─── TEXT SHOWN ───

A promising solution to creating assessments with high measurement accuracy for all individuals is the use of adaptive testing. Adaptive testing follows the idea of adapting an assessment to each individual’s latent trait level by administering a customized set of items, instead of administering the same set of items to all individuals. In this post, I will briefly explain how adaptive testing works and then demonstrate how to create a computerized adaptive version of an existing psychological instrument.

Computerized Adaptive Testing

Computerized adaptive testing (CAT) is a sophisticated method of delivering computerized assessments with high measurement precision and efficiency (Thompson & Weiss, 2011; Weiss, 2004). The primary goal of CAT is to customize the assessment for each individual by selecting the most suitable items based on their responses to the previously administered questions. To design and implement a CAT, the following five components are necessary (Thompson & Weiss, 2011):

Item bank: A large pool of items calibrated with a particular item response theory (IRT) model
Starting point: The point where the test begins (e.g., administering a particular item to everyone or assuming \(\theta = 0\) for all individuals)
Item selection algorithm: How CAT will determine which items should be administered (e.g., Maximum Fisher Information for selecting the most informative item)
Scoring algorithm: How latent trait levels will be estimated after each response (e.g., Maximum Likelihood or Expected a Posteriori)
Test termination criteria: How CAT will terminate the test (e.g., answering the maximum number of items or reaching a particular level of measurement precision)

In a typical CAT, each individual begins to receive items at a particular level (e.g., \(\theta = 0\)). Then, depending on the answer, the next item becomes less or more difficult. For example, if the individual answers an item with moderate difficulty correctly, then the CAT assumes that this individual’s latent trait level is above the difficulty level of the question and thus it presents a more difficult question in the next round. If, however, the individual is not able to answer the item correctly, then she/he is administered an easier question in the next round. this iterative process continues until a test termination criterion is met (e.g., answering the maximum number of questions).

Before implementing a CAT, it is important to obtain enough evidence to support its use in operational settings. For example, if researchers aim to redesign a conventional, non-adaptive instrument as a CAT, then a series of post-hoc simulations can be conducted using previously collected data. A post-hoc simulation is a psychometric procedure to evaluate the effect of different CAT algorithms under specific conditions (Seo & Choi, 2018). Using real data from a conventional instrument taken by a large group of individuals, one can create a hypothetical CAT scenario and evaluate the impact of various CAT elements (e.g., different algorithms for item selection or scoring) on measurement accuracy and efficiency. The results of these simulations can help researchers and practitioners determine the feasibility and applicability of the CAT approach for an existing instrument.

───

◆ **COMPLETE THE FOLLOWING**:
A. Reproduce the stretch of the adaptive testing passage from "Test termination criteria: How" through "number of questions).", substituting "next step" for "next round".
B. Condense the paragraph of the adaptive testing passage that begins "Before implementing a CAT" into a shorter version that keeps its main facts.
C. In the adaptive testing passage, what does a post-hoc simulation evaluate?

─── GIVEN ENTRIES ───

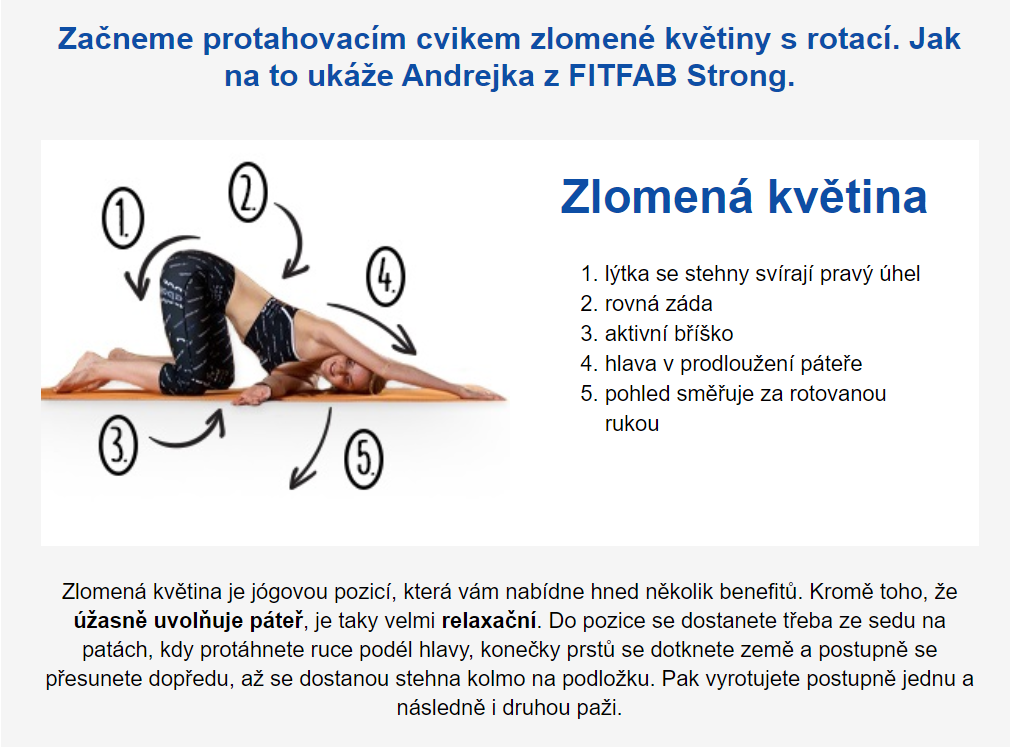 Začneme protahovacím cvikem zlomené květiny s rotací. Jak na to ukáže Andrejka z FITFAB Strong.

1.
2.
4.
3.
5.

Zlomená květina

1. lýtka se stehny svírají pravý úhel
2. rovná záda
3. aktivní bříško
4. hlava v prodloužení páteře
5. pohled směřuje za rotovanou rukou

Zlomená květina je jógovou pozicí, která vám nabídne hned několik benefitů. Kromě toho, že **úžasně uvolňuje páteř**, je taky velmi **relaxační**. Do pozice se dostanete třeba ze sedu na patách, kdy protáhnete ruce podél hlavy, konečky prstů se dotknete země a postupně se přesunete dopředu, až se dostanou stehna kolmo na podložku. Pak vyrotujete postupně jednu a následně i druhou paži.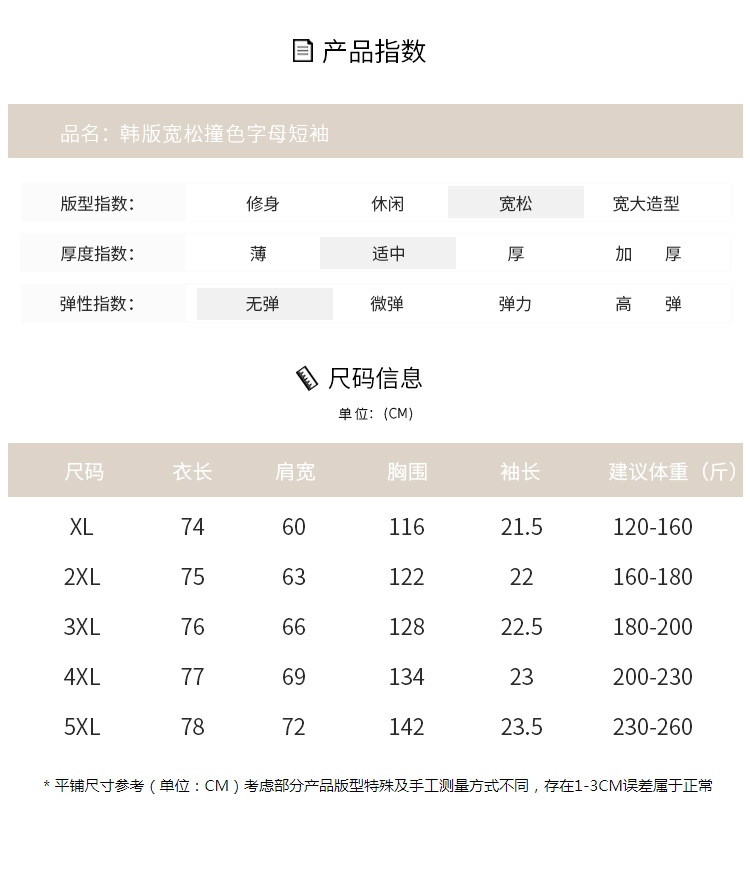 产品指数

品名：韩版宽松撞色字母短袖

| 版型指数： | 修身 | 休闲 | 宽松 | 宽大造型 |
|---|---|---|---|---|
| 厚度指数： | 薄 | 适中 | 厚 | 加 厚 |
| 弹性指数： | 无弹 | 微弹 | 弹力 | 高 弹 |

尺码信息

单位：(CM)

| 尺码 | 衣长 | 肩宽 | 胸围 | 袖长 | 建议体重（斤） |
|---|---|---|---|---|---|
| XL | 74 | 60 | 116 | 21.5 | 120-160 |
| 2XL | 75 | 63 | 122 | 22 | 160-180 |
| 3XL | 76 | 66 | 128 | 22.5 | 180-200 |
| 4XL | 77 | 69 | 134 | 23 | 200-230 |
| 5XL | 78 | 72 | 142 | 23.5 | 230-260 |

* 平铺尺寸参考（单位：CM）考虑部分产品版型特殊及手工测量方式不同，存在1-3CM误差属于正常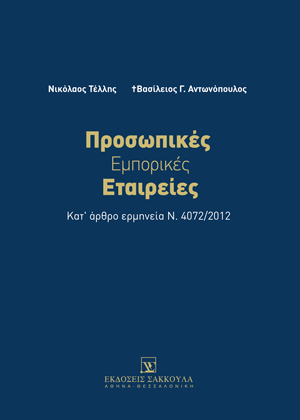 Νικόλαος Τέλλης †Βασίλειος Γ. Αντωνόπουλος

Προσωπικές
Εμπορικές
Εταιρείες

Κατ' άρθρο ερμηνεία Ν. 4072/2012

ΕΚΔΟΣΕΙΣ ΣΑΚΚΟΥΛΑ
ΑΘΗΝΑ - ΘΕΣΣΑΛΟΝΙΚΗ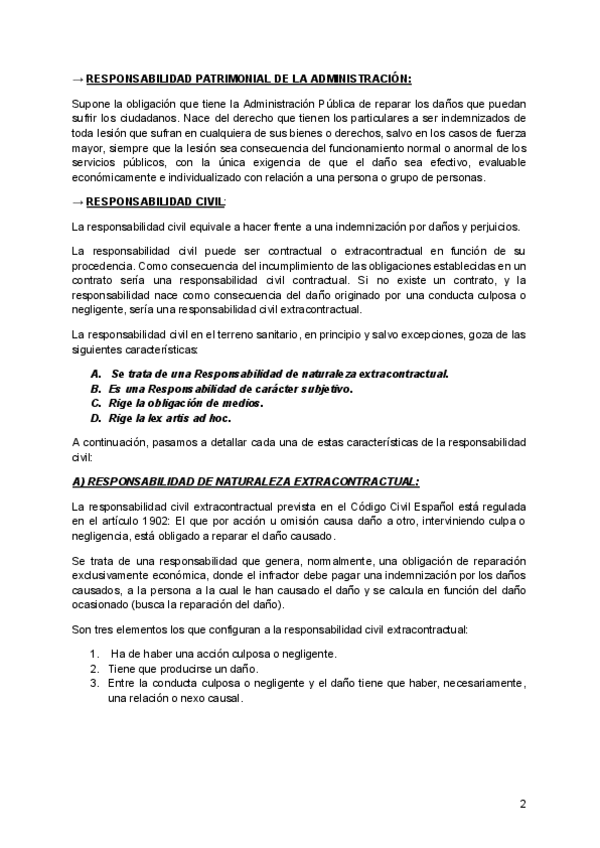 → RESPONSABILIDAD PATRIMONIAL DE LA ADMINISTRACIÓN:

Supone la obligación que tiene la Administración Pública de reparar los daños que puedan sufrir los ciudadanos. Nace del derecho que tienen los particulares a ser indemnizados de toda lesión que sufran en cualquiera de sus bienes o derechos, salvo en los casos de fuerza mayor, siempre que la lesión sea consecuencia del funcionamiento normal o anormal de los servicios públicos, con la única exigencia de que el daño sea efectivo, evaluable económicamente e individualizado con relación a una persona o grupo de personas.

→ RESPONSABILIDAD CIVIL:

La responsabilidad civil equivale a hacer frente a una indemnización por daños y perjuicios.

La responsabilidad civil puede ser contractual o extracontractual en función de su procedencia. Como consecuencia del incumplimiento de las obligaciones establecidas en un contrato sería una responsabilidad civil contractual. Si no existe un contrato, y la responsabilidad nace como consecuencia del daño originado por una conducta culposa o negligente, sería una responsabilidad civil extracontractual.

La responsabilidad civil en el terreno sanitario, en principio y salvo excepciones, goza de las siguientes características:

A. Se trata de una Responsabilidad de naturaleza extracontractual.
B. Es una Responsabilidad de carácter subjetivo.
C. Rige la obligación de medios.
D. Rige la lex artis ad hoc.

A continuación, pasamos a detallar cada una de estas características de la responsabilidad civil:

A) RESPONSABILIDAD DE NATURALEZA EXTRACONTRACTUAL:

La responsabilidad civil extracontractual prevista en el Código Civil Español está regulada en el artículo 1902: El que por acción u omisión causa daño a otro, interviniendo culpa o negligencia, está obligado a reparar el daño causado.

Se trata de una responsabilidad que genera, normalmente, una obligación de reparación exclusivamente económica, donde el infractor debe pagar una indemnización por los daños causados, a la persona a la cual le han causado el daño y se calcula en función del daño ocasionado (busca la reparación del daño).

Son tres elementos los que configuran a la responsabilidad civil extracontractual:

1. Ha de haber una acción culposa o negligente.
2. Tiene que producirse un daño.
3. Entre la conducta culposa o negligente y el daño tiene que haber, necesariamente, una relación o nexo causal.

2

───

◆ **SOLUTIONS TO THE TASKS**:
A.
Test termination criteria: How CAT will terminate the test (e.g., answering the maximum number of items or reaching a particular level of measurement precision)

In a typical CAT, each individual begins to receive items at a particular level (e.g., \(\theta = 0\)). Then, depending on the answer, the next item becomes less or more difficult. For example, if the individual answers an item with moderate difficulty correctly, then the CAT assumes that this individual’s latent trait level is above the difficulty level of the question and thus it presents a more difficult question in the next step. If, however, the individual is not able to answer the item correctly, then she/he is administered an easier question in the next step. this iterative process continues until a test termination criterion is met (e.g., answering the maximum number of questions).

B. A CAT needs supporting evidence before operational use. To redesign a conventional instrument as a CAT, researchers can run post-hoc simulations on previously collected data. These simulations use real responses from a large group to build a hypothetical CAT scenario. They test how elements such as item selection or scoring algorithms affect measurement accuracy and efficiency. The results show whether the CAT approach is feasible and applicable for that instrument.

C. The effect of different CAT algorithms under specific conditions.